To try and explain the difference in efficacy, researchers sought to identify the mechanisms that operated differently depending on the method of administration. They showed that vaccination through the mucosa caused a certain protein (the mucous integrin CD49a) to be produced that enabled the T-CD8 lymphocytes (whose production is stimulated by the administration of the vaccine) to migrate into the tumour. Once they are at the site of the tumour, the T-CD8 lymphocytes destroy the cancerous cells.

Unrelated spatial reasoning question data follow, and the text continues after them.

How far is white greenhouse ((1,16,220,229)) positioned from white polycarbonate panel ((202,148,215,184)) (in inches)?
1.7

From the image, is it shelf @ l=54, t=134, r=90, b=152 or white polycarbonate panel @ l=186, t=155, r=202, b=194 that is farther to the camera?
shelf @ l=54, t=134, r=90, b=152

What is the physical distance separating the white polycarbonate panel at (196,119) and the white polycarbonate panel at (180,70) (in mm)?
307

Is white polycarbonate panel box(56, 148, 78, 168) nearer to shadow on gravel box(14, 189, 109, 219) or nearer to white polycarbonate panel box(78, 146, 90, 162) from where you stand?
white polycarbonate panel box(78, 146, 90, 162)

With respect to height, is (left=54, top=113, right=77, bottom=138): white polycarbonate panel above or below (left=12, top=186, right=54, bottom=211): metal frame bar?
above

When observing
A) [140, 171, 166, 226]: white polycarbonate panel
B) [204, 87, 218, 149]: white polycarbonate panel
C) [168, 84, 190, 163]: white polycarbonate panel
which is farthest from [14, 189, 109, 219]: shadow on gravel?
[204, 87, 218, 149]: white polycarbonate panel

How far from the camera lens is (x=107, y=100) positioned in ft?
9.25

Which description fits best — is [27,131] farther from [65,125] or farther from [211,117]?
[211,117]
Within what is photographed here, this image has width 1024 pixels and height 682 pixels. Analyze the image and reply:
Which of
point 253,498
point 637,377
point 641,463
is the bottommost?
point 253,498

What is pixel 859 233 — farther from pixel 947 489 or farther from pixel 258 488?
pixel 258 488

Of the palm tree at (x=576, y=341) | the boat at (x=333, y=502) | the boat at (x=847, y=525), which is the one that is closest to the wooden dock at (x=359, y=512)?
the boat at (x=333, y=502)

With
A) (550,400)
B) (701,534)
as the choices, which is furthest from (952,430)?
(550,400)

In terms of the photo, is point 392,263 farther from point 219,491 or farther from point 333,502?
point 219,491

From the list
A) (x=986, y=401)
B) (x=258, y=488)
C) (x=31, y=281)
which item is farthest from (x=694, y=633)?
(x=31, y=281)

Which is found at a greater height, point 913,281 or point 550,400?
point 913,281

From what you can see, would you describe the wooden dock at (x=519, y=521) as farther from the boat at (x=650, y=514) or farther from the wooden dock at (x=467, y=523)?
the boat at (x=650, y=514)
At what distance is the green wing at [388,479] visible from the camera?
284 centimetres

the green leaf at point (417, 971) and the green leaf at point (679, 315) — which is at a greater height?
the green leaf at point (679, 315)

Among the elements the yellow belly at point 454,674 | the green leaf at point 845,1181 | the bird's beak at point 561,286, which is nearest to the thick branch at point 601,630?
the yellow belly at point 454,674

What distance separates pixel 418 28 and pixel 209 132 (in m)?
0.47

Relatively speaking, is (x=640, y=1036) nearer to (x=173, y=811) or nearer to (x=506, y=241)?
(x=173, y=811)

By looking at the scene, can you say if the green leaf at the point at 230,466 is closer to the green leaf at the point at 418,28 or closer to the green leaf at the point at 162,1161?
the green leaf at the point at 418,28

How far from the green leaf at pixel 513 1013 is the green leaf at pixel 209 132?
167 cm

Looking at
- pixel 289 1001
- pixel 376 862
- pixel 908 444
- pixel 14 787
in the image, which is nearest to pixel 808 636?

In the opposite case, if this molecule is blocked it prevents the penetration of T lymphocytes into the mucosal tumour and prevents their anti-tumoural activity. The integrin CD49a is essential in the promotion of migration of the anti-tumoural lymphocytes produced through vaccination in the case of pulmonary tumours and ENT tumours and thus the efficacy of the vaccination in combatting mucosal cancers.

To check the applicability of these results in humans, the researchers analysed samples from patients suffering from lung cancer. Here again, they demonstrated the elevated expression of mucosal integrin CD49a on T-CD8 lymphocytes present in patients with lung tumours[1].

These results are encouraging for the future extrapolation of the study to humans.